Jean-Louis Bourlanges, journaliste et professeur à l'IEP de Paris, ancien député européen UDF qui a quitté le parti centriste lors du virage à gauche de François Bayrou explique dans un éditorial paru dans le magazine l’Expansion pourquoi il pense que ce dernier n’est plus centriste, s’il l’a jamais été, mais plutôt quelque part entre la droite de la droite et la gauche de la gauche…
«Tout semblait les rapprocher : une robuste allergie au sarkozysme, une aversion commune pour les grands et mornes appareils de la gauche établie, de vieux combats partagés pour une Europe différente, le goût des voies traversières. Mais il a suffi d'un débat, d'un échauffement, d'une passe d'armes, pour que François Bayrou et Dany Cohn-Bendit apparaissent pour ce qu'ils sont vraiment : les figures emblématiques de deux France qui se comprennent mal et ne s'aiment guère.
C'est l'histoire de celui qui croyait au ciel et de celui qui n'y croyait pas. Ou encore, plus sociologiquement, de celui qui avait un tracteur et de celui qui n'en avait pas. D'un côté, un gars de chez nous, qui ne dédaigne pas le béret, qui fleure bon la France de toujours, accroché à son village et à ses pâtures, élevé entre l'église, l'école et le monument aux morts. De l'autre, un homme aux semelles de vent, un cosmopolite qui atterrit en France une fois sur deux, des amis partout, des racines nulle part. Pour l'un, la France est une mémoire, pour l'autre, une liberté. A Strasbourg, François avait apprécié Dany comme un produit exotique, le compagnon d'une bonne soirée un peu canaille. Pour le reste, c'était un martien, étranger au combat des vrais hommes politiques, sur le seul terrain qui compte, le sanctuaire national, et pour le seul enjeu qui vaille, la présidence de la République.
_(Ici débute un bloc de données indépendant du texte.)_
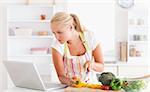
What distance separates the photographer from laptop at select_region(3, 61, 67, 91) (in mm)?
2196

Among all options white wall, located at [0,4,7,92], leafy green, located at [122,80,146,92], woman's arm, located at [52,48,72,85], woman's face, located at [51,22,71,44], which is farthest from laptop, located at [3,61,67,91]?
white wall, located at [0,4,7,92]

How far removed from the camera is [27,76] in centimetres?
226

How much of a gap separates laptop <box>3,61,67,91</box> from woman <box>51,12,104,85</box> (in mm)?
205

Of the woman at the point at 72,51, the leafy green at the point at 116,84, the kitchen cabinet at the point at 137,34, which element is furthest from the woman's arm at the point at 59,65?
the kitchen cabinet at the point at 137,34

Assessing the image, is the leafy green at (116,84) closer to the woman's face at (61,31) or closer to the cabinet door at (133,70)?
the woman's face at (61,31)

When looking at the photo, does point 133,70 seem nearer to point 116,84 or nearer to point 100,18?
point 100,18

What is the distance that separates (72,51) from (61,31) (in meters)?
0.36

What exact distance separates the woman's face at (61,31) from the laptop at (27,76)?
1.01ft

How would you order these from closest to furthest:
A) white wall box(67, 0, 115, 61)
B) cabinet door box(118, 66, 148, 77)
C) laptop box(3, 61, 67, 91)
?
laptop box(3, 61, 67, 91), cabinet door box(118, 66, 148, 77), white wall box(67, 0, 115, 61)

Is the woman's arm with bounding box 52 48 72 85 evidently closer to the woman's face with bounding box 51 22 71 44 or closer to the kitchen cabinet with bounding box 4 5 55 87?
the woman's face with bounding box 51 22 71 44

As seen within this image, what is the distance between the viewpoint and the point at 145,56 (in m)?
5.02

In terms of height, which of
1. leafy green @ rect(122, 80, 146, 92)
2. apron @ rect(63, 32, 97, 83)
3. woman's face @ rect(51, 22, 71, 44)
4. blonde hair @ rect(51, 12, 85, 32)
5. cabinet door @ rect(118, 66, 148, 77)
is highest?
blonde hair @ rect(51, 12, 85, 32)

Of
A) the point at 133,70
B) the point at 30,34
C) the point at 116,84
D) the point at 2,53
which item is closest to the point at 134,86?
the point at 116,84

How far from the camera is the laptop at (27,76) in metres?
2.20
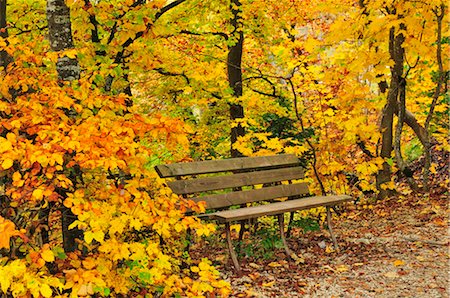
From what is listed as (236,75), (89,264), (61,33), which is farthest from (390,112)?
(89,264)

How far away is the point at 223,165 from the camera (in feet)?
17.5

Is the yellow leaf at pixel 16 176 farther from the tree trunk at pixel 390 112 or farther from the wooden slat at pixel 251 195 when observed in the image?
the tree trunk at pixel 390 112

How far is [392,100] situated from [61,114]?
19.3ft

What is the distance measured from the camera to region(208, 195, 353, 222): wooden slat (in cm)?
459

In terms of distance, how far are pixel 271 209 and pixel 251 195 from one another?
0.52m

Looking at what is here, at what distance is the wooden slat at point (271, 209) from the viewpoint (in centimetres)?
459

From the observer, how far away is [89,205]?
3.21 meters

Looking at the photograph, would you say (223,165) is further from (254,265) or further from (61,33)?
(61,33)

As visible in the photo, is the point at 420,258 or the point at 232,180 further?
the point at 232,180

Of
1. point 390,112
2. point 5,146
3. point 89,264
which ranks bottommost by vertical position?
point 89,264

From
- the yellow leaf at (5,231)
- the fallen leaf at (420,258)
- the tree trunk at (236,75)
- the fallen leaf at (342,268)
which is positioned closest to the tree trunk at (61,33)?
the yellow leaf at (5,231)

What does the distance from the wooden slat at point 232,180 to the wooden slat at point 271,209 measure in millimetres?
362

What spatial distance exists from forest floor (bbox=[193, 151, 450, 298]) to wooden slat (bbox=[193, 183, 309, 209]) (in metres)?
0.43

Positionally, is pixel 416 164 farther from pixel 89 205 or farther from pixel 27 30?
pixel 89 205
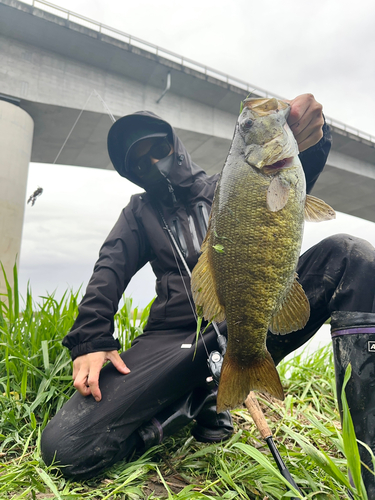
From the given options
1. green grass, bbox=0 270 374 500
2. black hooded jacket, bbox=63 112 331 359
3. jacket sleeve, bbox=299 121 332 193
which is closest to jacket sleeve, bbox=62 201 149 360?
black hooded jacket, bbox=63 112 331 359

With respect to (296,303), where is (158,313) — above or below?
below

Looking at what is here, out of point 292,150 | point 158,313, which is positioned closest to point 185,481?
point 158,313

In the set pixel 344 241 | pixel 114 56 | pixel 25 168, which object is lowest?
pixel 344 241

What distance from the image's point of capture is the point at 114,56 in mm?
11656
Et patatras, voici que d'affreux sondages, un agencement humiliant du débat télévisé et la hideuse familiarité de son interlocuteur («On ne tutoie pas le président de la République», disait Gaston Doumergue à des amis irrespectueux) retranchent brutalement Bayrou de la cour des grands, le ramènent à son étiage et l'enferment dans un combat réducteur contre un histrion libertaire. Trop. C'était trop. C'est qu'elle vient de loin, l'indignation de François Bayrou. Là où Sarkozy nous amuse d'une critique rhétorique de Mai 68, le président du MoDem s'attaque à la racine du mal.
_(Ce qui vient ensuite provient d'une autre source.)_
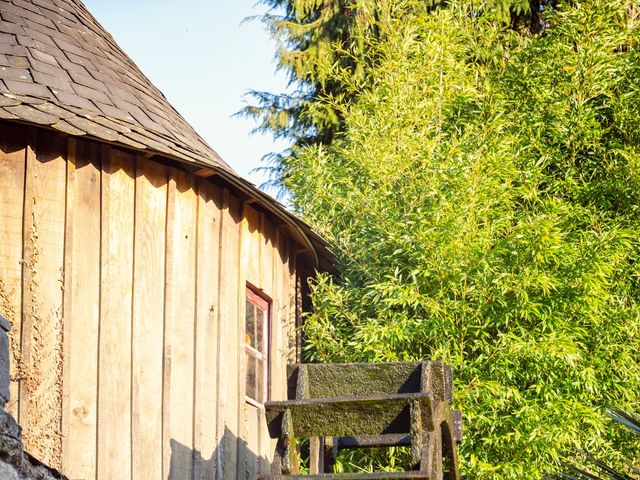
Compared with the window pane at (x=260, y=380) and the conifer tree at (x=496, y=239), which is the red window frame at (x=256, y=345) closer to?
the window pane at (x=260, y=380)

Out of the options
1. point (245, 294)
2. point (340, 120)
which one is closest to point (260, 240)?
point (245, 294)

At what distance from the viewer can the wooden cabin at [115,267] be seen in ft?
22.1

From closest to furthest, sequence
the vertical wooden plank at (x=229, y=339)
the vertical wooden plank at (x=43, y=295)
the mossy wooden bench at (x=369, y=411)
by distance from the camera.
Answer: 1. the vertical wooden plank at (x=43, y=295)
2. the mossy wooden bench at (x=369, y=411)
3. the vertical wooden plank at (x=229, y=339)

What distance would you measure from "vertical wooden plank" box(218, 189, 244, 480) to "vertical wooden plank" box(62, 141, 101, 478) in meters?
1.21

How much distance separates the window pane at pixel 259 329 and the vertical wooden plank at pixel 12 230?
257cm

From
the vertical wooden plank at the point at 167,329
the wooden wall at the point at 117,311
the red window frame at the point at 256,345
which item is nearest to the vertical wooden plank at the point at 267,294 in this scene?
the red window frame at the point at 256,345

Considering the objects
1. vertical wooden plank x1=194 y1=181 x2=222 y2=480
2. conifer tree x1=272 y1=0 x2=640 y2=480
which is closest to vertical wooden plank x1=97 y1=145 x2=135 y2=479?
vertical wooden plank x1=194 y1=181 x2=222 y2=480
Il distingue le péché originel, dénonce en Dany le serpent de la damnation et suggère que la faute première ne s'efface jamais. Le crime de Mai 68 est là, intact et sacrilège. Bayrou refuse la prescription, et cette sévérité sonne comme un appel au secours à droite. Malheureux clin d'œil qui ruine en un instant la complicité grandissante du MoDem et de la gauche. Le rêve vole en éclats d'une fédération antilibérale des amis du tracteur, de la poste et de l'université réunis. Le drame du MoDem, c'est que l'idéologie française, comme la qualifie Bernard-Henri Lévy, porte à la dénonciation du marché, au scepticisme européen et à un culte exacerbé de l'exception française. Cette horreur du libéralisme vous arrache du centre, vous met à la droite de la droite, quelque part entre Uriage et les Chantiers de jeunesse, et à la gauche de la gauche, du côté du ressentiment anticapitaliste et altermondialiste.
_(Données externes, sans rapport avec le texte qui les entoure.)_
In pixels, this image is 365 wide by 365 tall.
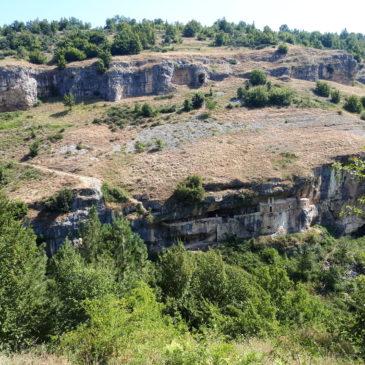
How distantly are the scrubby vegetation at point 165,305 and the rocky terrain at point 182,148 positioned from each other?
5.43 metres

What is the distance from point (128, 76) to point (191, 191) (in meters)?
38.7


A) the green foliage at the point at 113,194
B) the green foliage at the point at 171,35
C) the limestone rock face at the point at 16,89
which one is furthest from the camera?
the green foliage at the point at 171,35

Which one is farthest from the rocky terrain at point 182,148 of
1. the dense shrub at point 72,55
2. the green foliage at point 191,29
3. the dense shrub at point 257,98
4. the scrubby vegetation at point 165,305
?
the green foliage at point 191,29

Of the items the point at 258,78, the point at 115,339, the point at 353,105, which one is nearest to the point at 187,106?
the point at 258,78

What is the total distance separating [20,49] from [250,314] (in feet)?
237

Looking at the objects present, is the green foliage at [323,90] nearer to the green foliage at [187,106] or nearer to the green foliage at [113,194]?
the green foliage at [187,106]

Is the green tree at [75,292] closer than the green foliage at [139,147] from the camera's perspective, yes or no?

Le 4 juin, les téléspectateurs ont compris qu'il ne suffisait pas d'être antilibéral pour tenir politiquement debout. Le 7, avec la victoire de Nicolas Sarkozy et de Dany Cohn-Bendit, libéralisme bien tempéré et ambition européenne ont repris des couleurs. Il leur reste à s'incarner dans un parti. Ni l'UMP ni les Verts ne sauraient y prétendre pleinement. Une petite annonce s'impose: ‘Centristes cherchent UDF, désespérément’.»